* [WHAT THE EXERCISE ASKS] Provide the number of lines below containing the word "moose", without any other words.
********
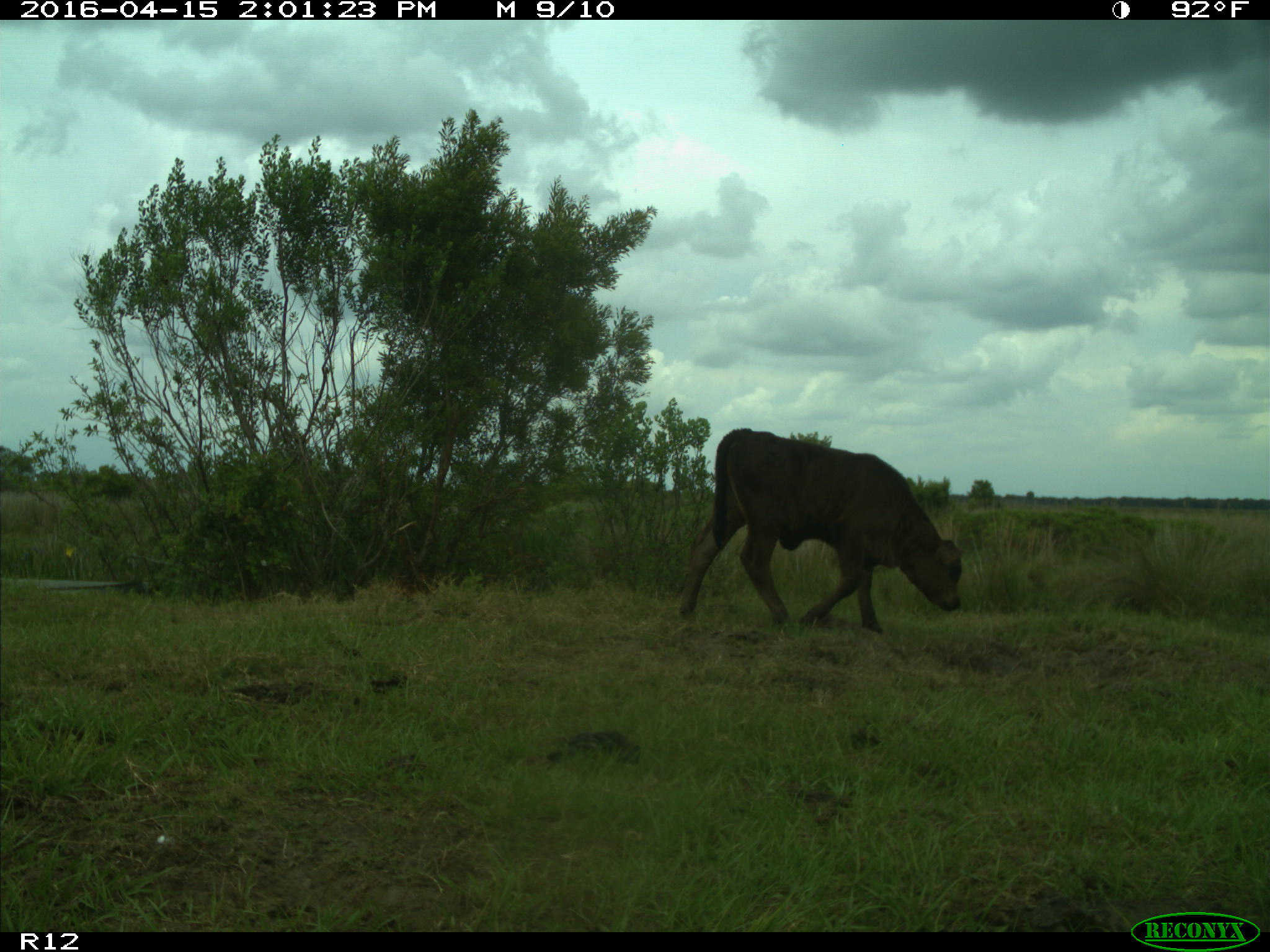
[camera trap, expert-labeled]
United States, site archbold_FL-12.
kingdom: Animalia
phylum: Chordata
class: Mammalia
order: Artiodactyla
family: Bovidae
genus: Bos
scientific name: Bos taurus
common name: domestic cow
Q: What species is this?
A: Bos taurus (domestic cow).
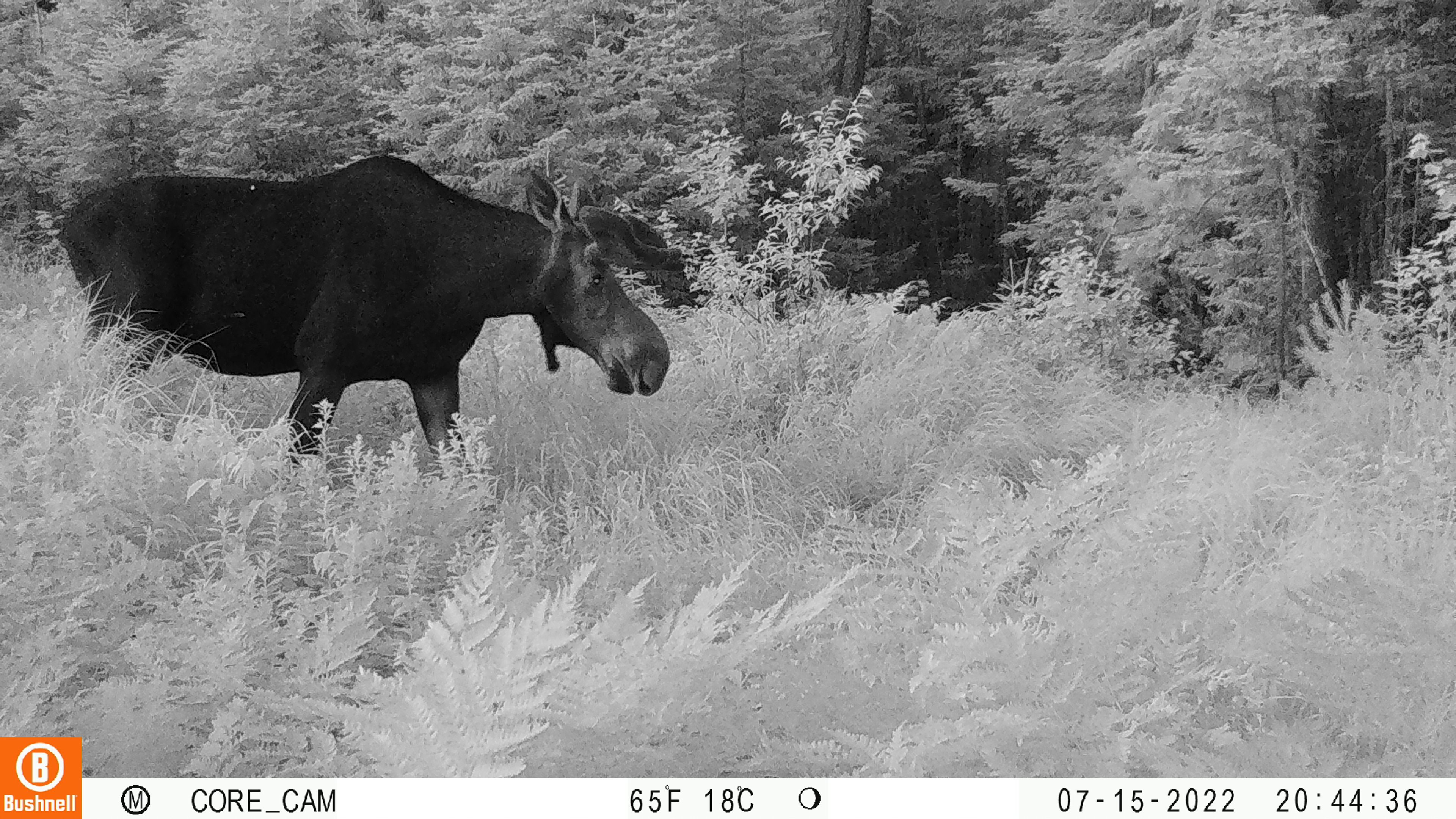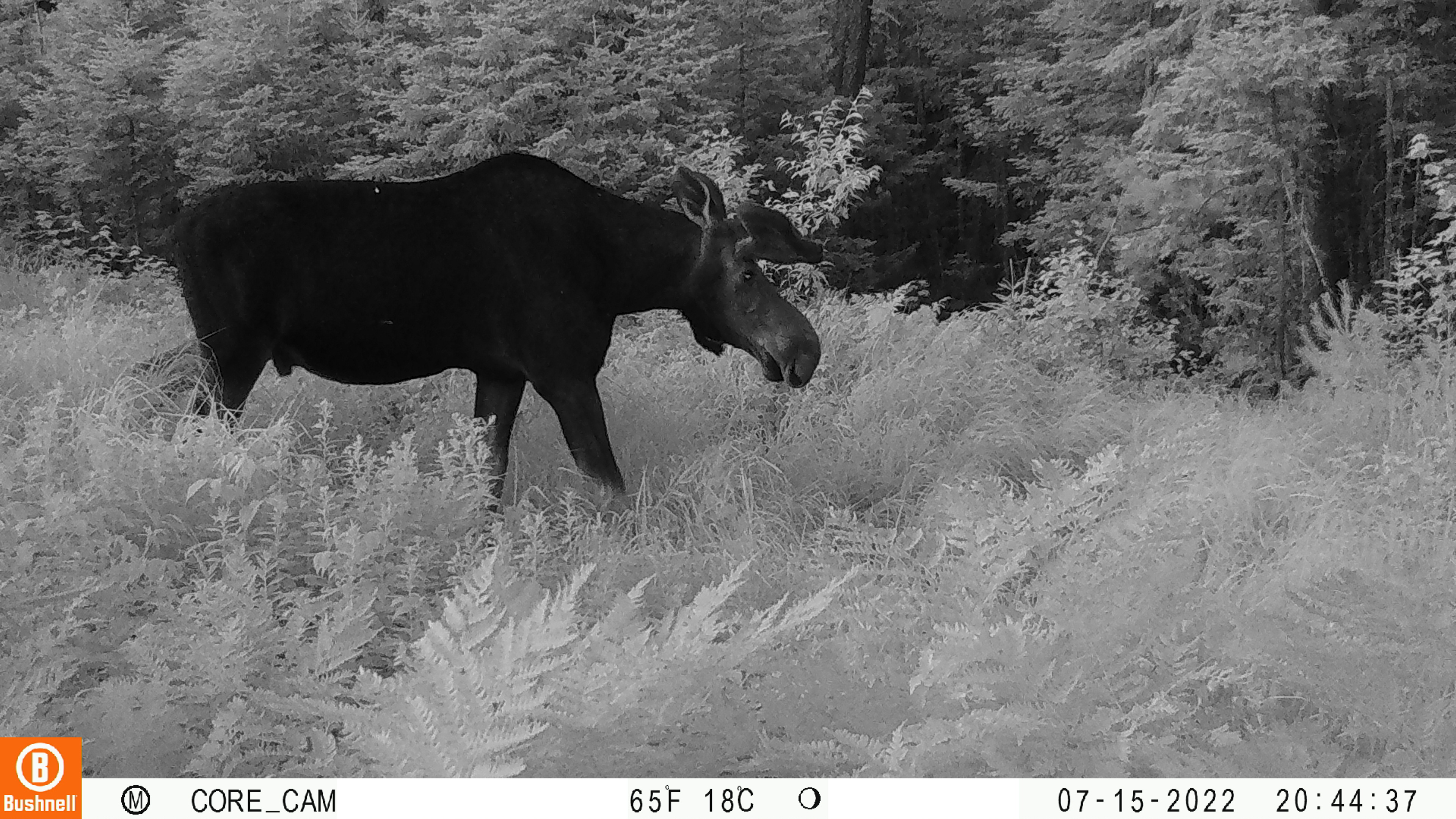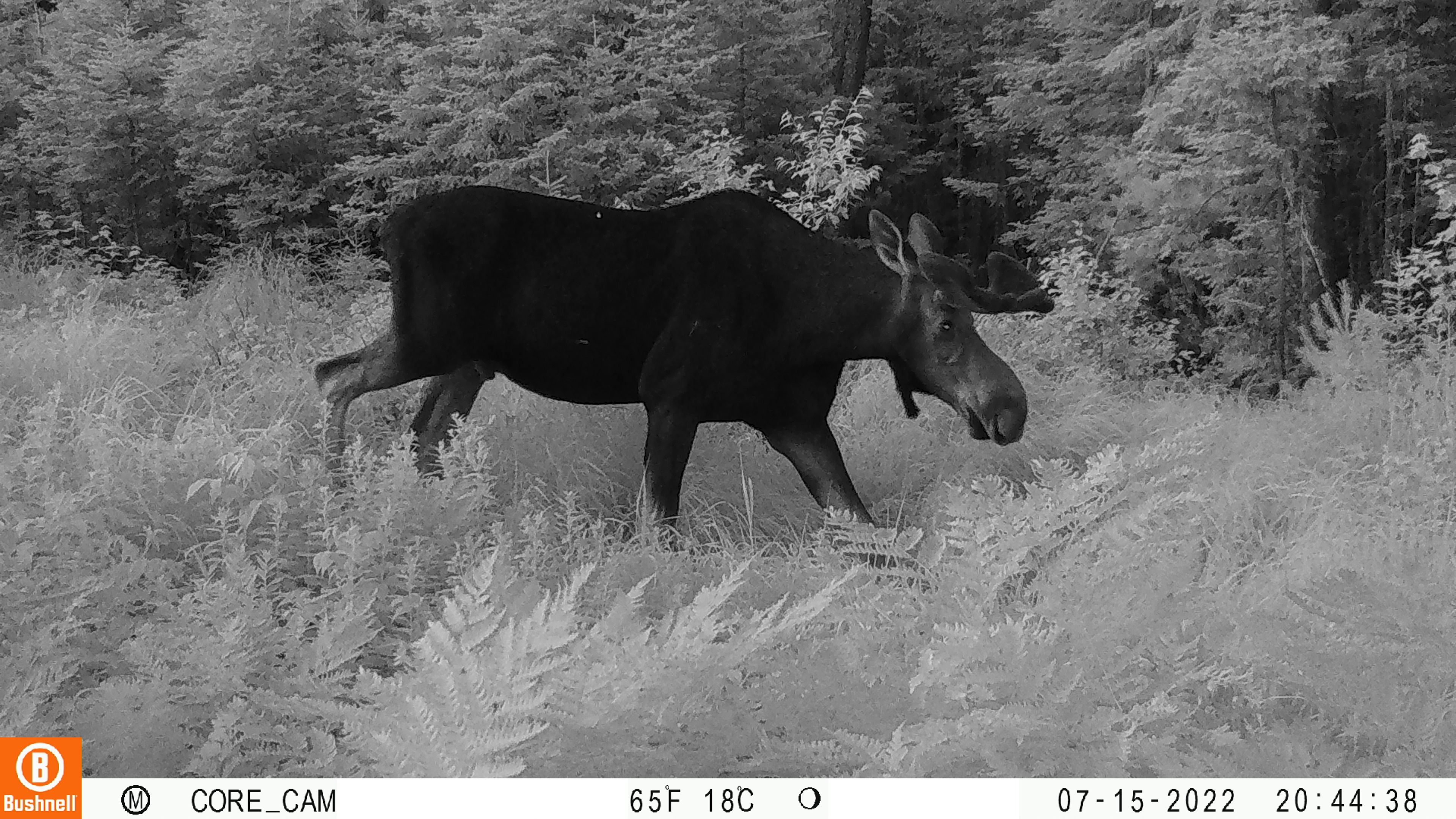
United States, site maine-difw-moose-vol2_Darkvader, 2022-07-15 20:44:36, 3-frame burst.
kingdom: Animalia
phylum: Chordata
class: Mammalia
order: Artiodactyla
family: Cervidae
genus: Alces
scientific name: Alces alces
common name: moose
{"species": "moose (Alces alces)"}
********
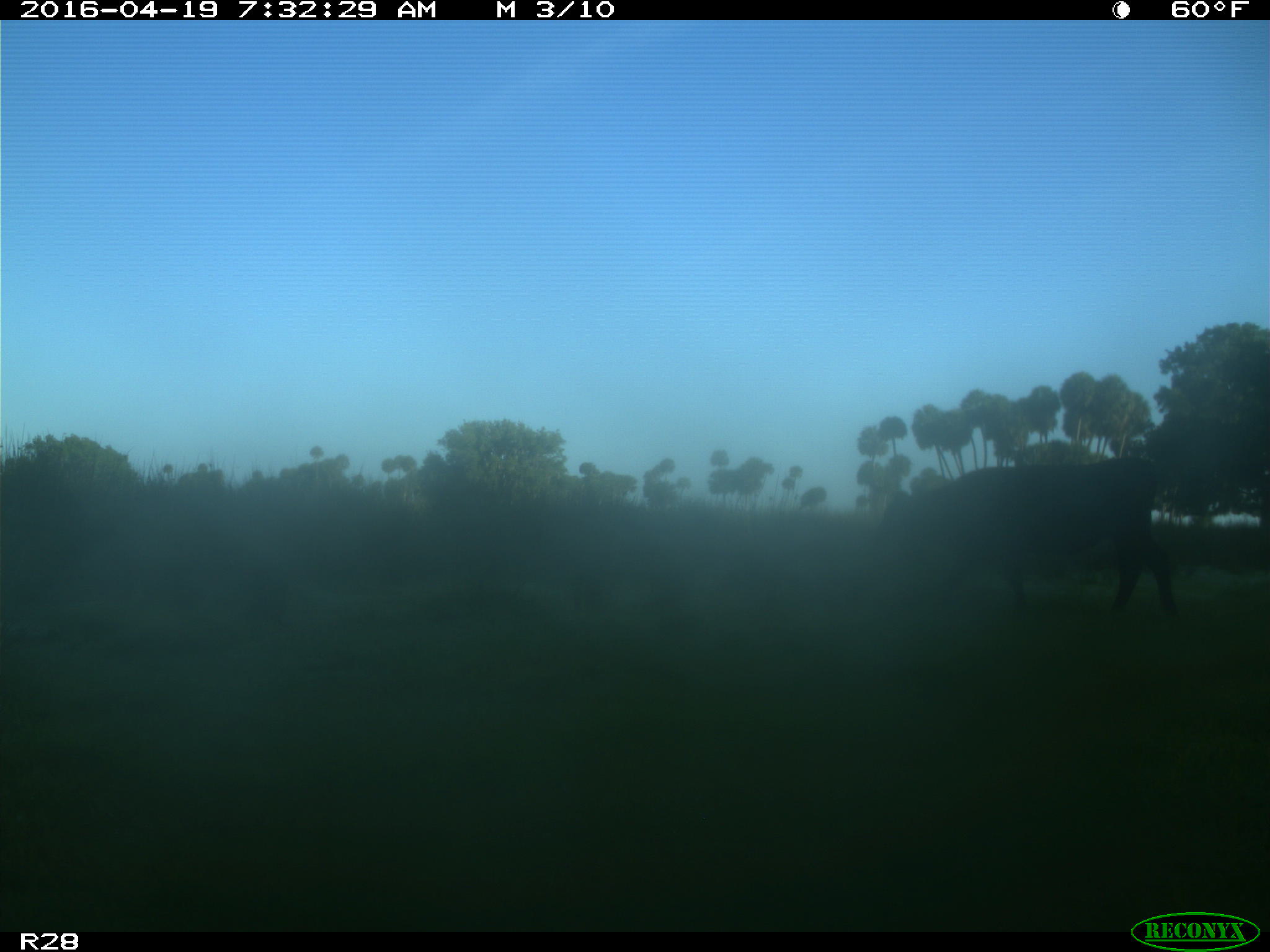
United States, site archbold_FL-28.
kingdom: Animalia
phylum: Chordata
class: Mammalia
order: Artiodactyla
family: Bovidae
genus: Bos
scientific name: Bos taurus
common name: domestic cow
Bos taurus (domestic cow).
********
* [REPLY TO THE EXERCISE] 3